Most are familiar with ING Direct (ING), the online bank that, since 1996, grew from a simple concept to a global enterprise, with more than 20 million customers in nine countries. This internet-based bank, initially launched in Canada, focuses on serving everyday people who feel deserted by their existing financial institutions. In an industry dominated by massive banks with not much tolerance for their customers, ING goes all-out to be uncommon – a rebel with a cause, if you will. An E1™ cause.
The idea of creating an enterprise with a foundation could appear impractical and naïve in theory. Not anymore. The position of success accomplished by ING holds significant E1™ schooling and presents much desired stimulation to a business world that at this time requests both.
ING stated it was a rebel with a cause when highly structured business models were the latest thing, when the quest for venture capital outpaced the pursuit of customers, and when being clever surpassed being reliable. Insert the actuality that no one believed consumers would fancy what no-brick-and-mortar ING sold, and it’s evident that measly supervision would not accomplish something with this plan. E1™ leadership was required.
For ING’s founding CEO, Arkadi Kuhlmann – AK – the rebellious leader’s job description was unambiguous: Carry the torch. Be convincing in the marketplace. Place self-belief in the people you hire. AK argued that the primary items to be a leader with a cause aren’t from the typical CEO playbook. They aren’t warm and fuzzy. But, they do carry your business cause to market – profitably – in opposition to all odds.
I’m starting to like these new rules for the E1™ CEO playbook.
- Rule 1: Have a calling. ING’s vision was to lead Americans back to saving. Seeing as the savings rate for Americans in 1996 was bleak, ING was a radical business tackling the ground-breaking idea of saving money.
- Rule 2: Have some guts. Make it personal. Lay your name on the line. On the whole, a “calling” can look like a marketing creation and the CEO’s influence can be flimsy and two-dimensional. If you don’t generate the vision and presently shill, it’s thorny to endorse your plans.
- Rule 3: Find your enemy. With no wrong to right, who needs a White Knight? However, a busted status quo does more than create a business opening or a tactical convenience. Having something to point the finger at and rout creates a terrifically efficient leadership tool. Your competitors become a colossal rival, a dragon to be slain. Coming to work is a bit heroic – you get to save the princess.
- Rule 4: Build an inner circle. Picking a team is one of a CEO’s most indispensable responsibilities and too vital a job to rely on strict interviews and shipshape curricula vitae as bases for making decisions. Drive and spirit separate steadfast, wholehearted workers from paycheck-collecting journeymen. Hire people who have experienced rebuff and have something to prove to the world.
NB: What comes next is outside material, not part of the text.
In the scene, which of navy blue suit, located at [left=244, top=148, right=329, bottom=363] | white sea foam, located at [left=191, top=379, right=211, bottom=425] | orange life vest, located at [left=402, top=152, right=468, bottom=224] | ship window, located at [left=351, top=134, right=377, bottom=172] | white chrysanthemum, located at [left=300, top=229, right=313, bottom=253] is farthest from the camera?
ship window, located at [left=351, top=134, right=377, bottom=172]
- Rule 5: Be open to the prospect of collapse. The steady state of creative destruction is not for the faint of heart. It creates a long-lasting feeling of becoming would-be kill to some outside force. As we get larger and more successful, we run the risk of becoming unworried and thinking that we know all we need to know. Creative destruction is a technique to keep your enterprise’s frame of mind undersized, as if it were a continuous startup thankful and pleased its doors are still open.
What’s the cause of your business? Why do you really do what you do? If you went out of business tomorrow, would anyone care? Why?
Are you “all in” for the strategy and plans for your venture? Does your team recognize that you’re more than financially invested in your enterprise’s achievement? Do they feel your emotional investment?
What status quo are you about to turn upside down on its head? How does business-as-usual transform because of your company? How do your customers start to win in a way they have in no way won before?
What does it really take for your idea to do well? What skills are truly compulsory? What outlook is fundamental? Does your team cleave to these qualities, talents, and ways of thinking and behaving?
While you’re full of activity changing the status quo, do you appreciate that your revolution soon becomes conventional wisdom? What are you and your team doing to keep on redesigning the blueprint of your business operations?
The E1™ CEO Rebellion is here. It’s time to scrutinize what The Elite One Percent™ carries out and mold these principles to your business. Then, you can identify with avant-garde approaches to business strategy and direct your company in a manner others want to try to be like – if they can.
Elite thinking. Elite choices. Elite actions. Elite results. That’s E1™.